## CONSIGNE
Répondez brièvement aux questions suivantes à partir du texte source consacré à la démarche envers un frère qui a commis un péché.
1. Quelles sont les trois réactions que l'évangéliste n'a pas retenues ?
2. Quelles deux figures l'évangéliste rappelle-t-il en exemple ?
3. À quoi l'Évangile invite-t-il à trouver le courage ?

== TEXTE SOURCE

Dans l’évangile de ce dimanche, nous lisons : « si ton frère a commis un péché, va lui parler seul à seul et montre-lui sa faute. S’il t’écoute, tu auras gagné ton frère... » À noter que Jésus ne parle pas seulement d’un mal commis contre nous, mais de n’importe quel type de mal. Alors comment réagir quand nous sommes témoins d’un mal grave ou même directement touchés par lui, au point que nous sommes blessés et que la relation est cassée ? Que faire quand celui qui nous a blessés est très proche ? Subir et se taire en laissant ce mal nous ronger ? Riposter pour se venger ? Aller en parler à des tiers pour se plaindre ou accuser ? Aucune de ces trois solutions n’a été retenue par l’évangéliste. « Va trouver ton frère... » Il est facile de parler à tort des absents, mais plus difficile d’aller trouver celui qui nous a blessés ou a causé un mal aux graves conséquences.
L’évangéliste nous rappelle l’exemple de Jésus, le bon berger qui va à la recherche de la brebis perdue ou du Père qui se précipite vers son fils prodigue. Moi, aller à la rencontre de celui qui m’a fait du mal ? Je me sens trop faible pour cela ! Je crains de me mettre en colère ! Il n’est pas nécessaire de revenir sur le passé ! C’est à lui de faire le premier pas ! Justement non ! L’Évangile nous invite à trouver le courage de verbaliser nos reproches à celui qui nous a offensé, pour lui expliquer combien sa faute nous a blessé et lui offrir sincèrement notre présence, notre désir de retrouver une relation bonne et vraie.

====
== SEGMENT DE DONNÉES

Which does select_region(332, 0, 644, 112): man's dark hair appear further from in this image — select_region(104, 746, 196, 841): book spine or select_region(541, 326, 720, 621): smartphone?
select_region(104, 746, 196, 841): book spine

====

## RÉPONSE ATTENDUE
1. Subir et se taire en laissant ce mal nous ronger, riposter pour se venger, et aller en parler à des tiers pour se plaindre ou accuser.
2. Jésus, le bon berger qui va à la recherche de la brebis perdue, et le Père qui se précipite vers son fils prodigue.
3. À verbaliser nos reproches à celui qui nous a offensé.